> _GOAL_:
Reproduce the lines below word for word, leaving out the pictures.

> _DATA LINES_:
========================
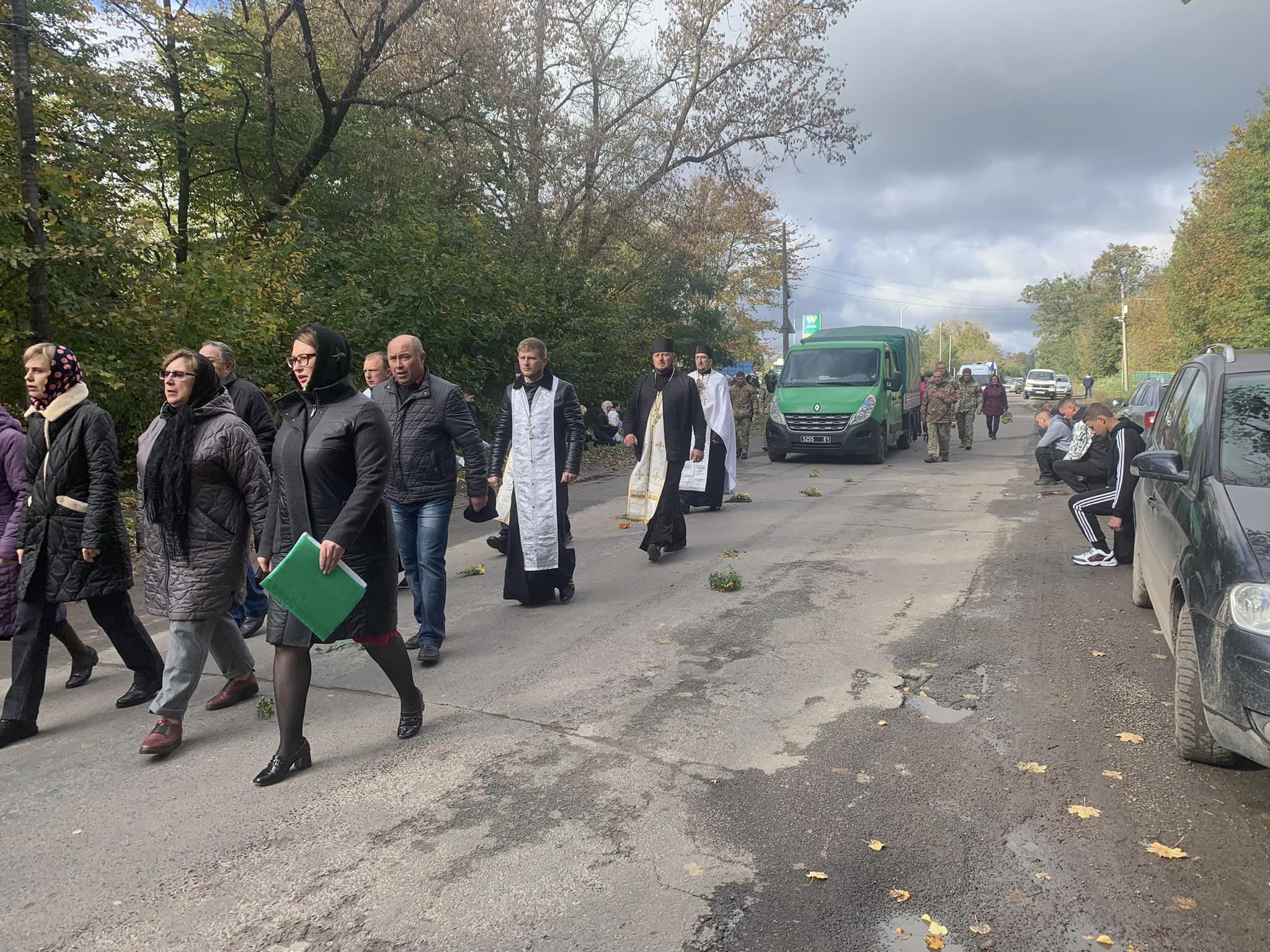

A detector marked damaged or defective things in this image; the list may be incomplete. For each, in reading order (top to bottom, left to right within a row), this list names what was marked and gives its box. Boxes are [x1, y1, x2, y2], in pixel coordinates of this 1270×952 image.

cracked asphalt road [0, 426, 1265, 952]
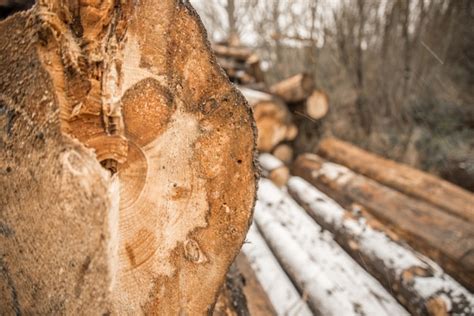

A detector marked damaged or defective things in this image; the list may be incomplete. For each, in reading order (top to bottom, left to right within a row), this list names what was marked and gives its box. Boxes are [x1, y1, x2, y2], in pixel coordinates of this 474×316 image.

splintered wood [0, 1, 258, 314]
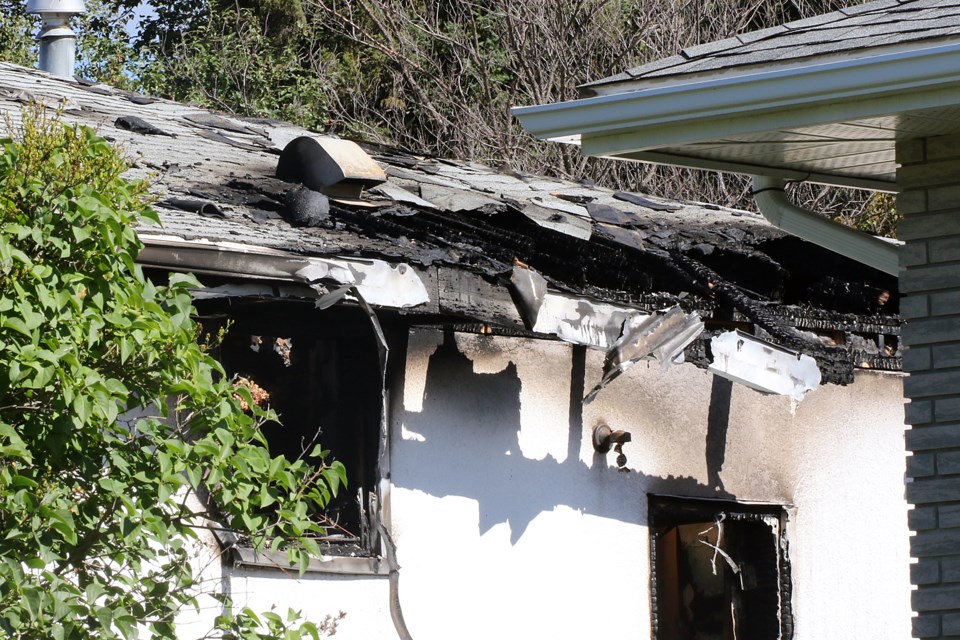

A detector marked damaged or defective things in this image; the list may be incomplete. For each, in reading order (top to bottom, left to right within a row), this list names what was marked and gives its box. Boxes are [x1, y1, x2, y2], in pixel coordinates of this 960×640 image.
========================
> _FULL RESPONSE_:
A detector marked damaged or defective things in this image; the list may be incomplete. For each, in reading order (top to bottom, left to right within a row), this list names what was marked and gives its box. Boxes are [x1, y1, x2, y2], in pixel coordinates of this 1270×952 image.

cracked asphalt road [0, 426, 1265, 952]

A detector marked damaged or defective things in this image; the list may be incomplete. For each, in reading order (top to bottom, left to right within a row), this list names what was marked and gives its box. Boxes are [x1, y1, x2, y2], in pixel coordinates of this 474×316 image.

splintered wood [0, 1, 258, 314]

A detector marked damaged or defective things in this image; the list may be incomplete. For each, in reading order (top to bottom, left to right within a row), this list names what was marked and gives its box. Boxes are [x1, y1, x2, y2], in pixel coordinates of this 960×640 image.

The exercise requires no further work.